Spatial questions based on pictures >>
• • • •

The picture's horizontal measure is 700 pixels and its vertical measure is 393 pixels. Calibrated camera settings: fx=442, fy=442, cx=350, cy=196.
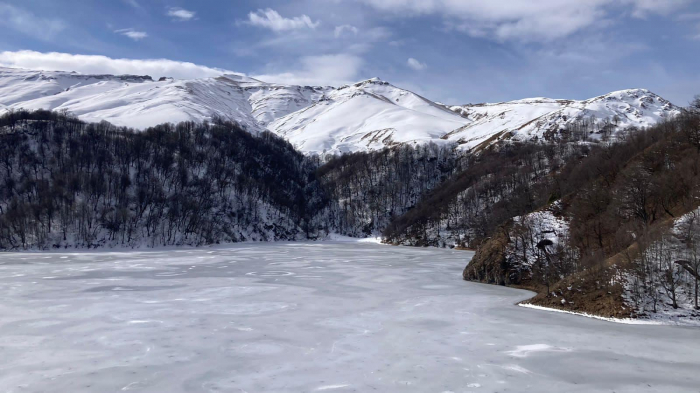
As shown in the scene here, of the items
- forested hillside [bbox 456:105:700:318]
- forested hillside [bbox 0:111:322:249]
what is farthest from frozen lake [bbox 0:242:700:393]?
forested hillside [bbox 0:111:322:249]

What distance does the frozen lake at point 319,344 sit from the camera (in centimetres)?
1447

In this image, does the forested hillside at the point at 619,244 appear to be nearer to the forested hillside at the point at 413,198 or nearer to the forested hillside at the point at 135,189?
the forested hillside at the point at 413,198

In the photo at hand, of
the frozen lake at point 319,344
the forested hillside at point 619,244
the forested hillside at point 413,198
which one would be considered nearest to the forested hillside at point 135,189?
the forested hillside at point 413,198

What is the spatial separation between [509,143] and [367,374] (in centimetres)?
15163

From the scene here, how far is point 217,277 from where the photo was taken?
41625 millimetres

• • • •

TASK STATEMENT >> Copy all of the records above word for word, leaving out the pictures.

SOLUTION >>
The picture's horizontal measure is 700 pixels and its vertical measure is 393 pixels. Calibrated camera settings: fx=442, fy=442, cx=350, cy=196.
As shown in the scene here, of the items
- forested hillside [bbox 456:105:700:318]
- forested hillside [bbox 0:111:322:249]
what is farthest from frozen lake [bbox 0:242:700:393]?
forested hillside [bbox 0:111:322:249]

What distance does the frozen lake at point 319,344 sit from the camera (in centimetres)?
1447

In this image, does the forested hillside at the point at 619,244 appear to be nearer to the forested hillside at the point at 413,198 or nearer to the forested hillside at the point at 135,189?
the forested hillside at the point at 413,198

In the photo at hand, of
the frozen lake at point 319,344
the forested hillside at point 619,244
the forested hillside at point 413,198
which one would be considered nearest to the forested hillside at point 135,189?
the forested hillside at point 413,198

What is the spatial separation between [509,143] and [367,374] (in centimetres)?
15163

From the scene here, how far is point 217,277 from where the photo was taken?
41625 millimetres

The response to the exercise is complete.